* **Исходный текст**:
◇ ◇ ◇ ◇

С приходом в дом нового человека вы, Евдокия Ананьевна, не стали уделять сыну больше внимания, хотя сделать это было очень легко. Легко потому, что и раньше-то вы особенно не баловали его вниманием. Первый муж ваш пил, вы скандалили с ним; то он уходил из дома, то вы. Когда муж ваш надолго уезжал, вы, случалось, приходили домой поздно, и соседи иногда подбирали Сашу, спящего на крыльце. Развелись, наконец.

После недолгого одиночества пришел в дом Анатолий Сергеевич. Тут-то надо было показать, что новый мужчина в доме — это и для Саши подспорье в жизни, что вы выходите замуж еще и потому, что Саше от этого будет лучше. Вам надо было уделять внимание сыну в это время больше, чем себе и мужу, вместе взятым.

— Уделяли,— задумчиво говорите вы, Евдокия Ананьевна.

— Уделяли, уделяли, — торопливо вторит Анатолий Сергеевич, — в оперный театр один раз мальчика водили, интересовались, как учится…

Я вспоминаю, как на суде вы, Анатолий Сергеевич, вот так же говорили: «Я уделял внимание, заботился о нем…» Прокурор слушал-слушал, а потом вдруг спросил:

— Когда у Саши день рождения?

— Саша родился… в 1953 году.

— Когда у Саши день рождения? — повторил прокурор.

Вы полезли в карман, стали искать записную книжку… Потом под гул зала стали лихорадочно листать ее… Не нашли там ничего.

— А когда Саша совершал кражи? — снова спросил прокурор.

Вы изготовились было назвать все даты, рубли, но тут же сникли. Все поняв, вы тихо признали:

— Точно не могу сказать…

Что касается вас, Евдокия Ананьевна, то после прихода в дом нового мужа вы даже простые материнские обязанности старались с себя сложить, что уж говорить об особом внимании к сыну. Вот факты. Весной 1967 года вы, как пишет Анатолий Сергеевич, вступили с ним в «фактические брачные отношения». И сразу отправляете Сашу на полгода в школу-интернат. Он был там, потом уехал к тете, потом к деду. Потом вернулся в Одессу к вам. В мае следующего, 1968 года Анатолий Сергеевич переносит вещи к вам в дом, а уже через две-три недели вы, Евдокия Ананьевна, именно вы, раньше, чем муж, несете заявление начальнику райотдела милиции: мальчик-де законченный вор, «все способы моего воздействия на него» ни к чему не приводят.

Какие «все способы», позвольте спросить? Какие? Вы даже в самую трудную минуту для него бросили парня. Честно говоря, когда мне сказали о том, что Сашу исключали из школы, а вы, молодожены, отправились путешествовать на теплоходе, — я не поверил. Помните, Евдокия Ананьевна, я даже спросил вас:

— Может быть, вы, уезжая, не знали, что Сашу исключают из школы?

◇ ◇ ◇ ◇

* **Исходный материал**:
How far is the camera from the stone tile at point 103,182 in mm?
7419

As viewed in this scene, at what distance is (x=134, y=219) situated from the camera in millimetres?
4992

◇ ◇ ◇ ◇

* **Задание**:
Обновите фрагмент исходного текста от «Что касается вас, Евдокия» до «чему не приводят.», заменив «школу-интернат» на «пионерский лагерь». Материал здесь никак не используется.

* **Ответ**:
Что касается вас, Евдокия Ананьевна, то после прихода в дом нового мужа вы даже простые материнские обязанности старались с себя сложить, что уж говорить об особом внимании к сыну. Вот факты. Весной 1967 года вы, как пишет Анатолий Сергеевич, вступили с ним в «фактические брачные отношения». И сразу отправляете Сашу на полгода в пионерский лагерь. Он был там, потом уехал к тете, потом к деду. Потом вернулся в Одессу к вам. В мае следующего, 1968 года Анатолий Сергеевич переносит вещи к вам в дом, а уже через две-три недели вы, Евдокия Ананьевна, именно вы, раньше, чем муж, несете заявление начальнику райотдела милиции: мальчик-де законченный вор, «все способы моего воздействия на него» ни к чему не приводят.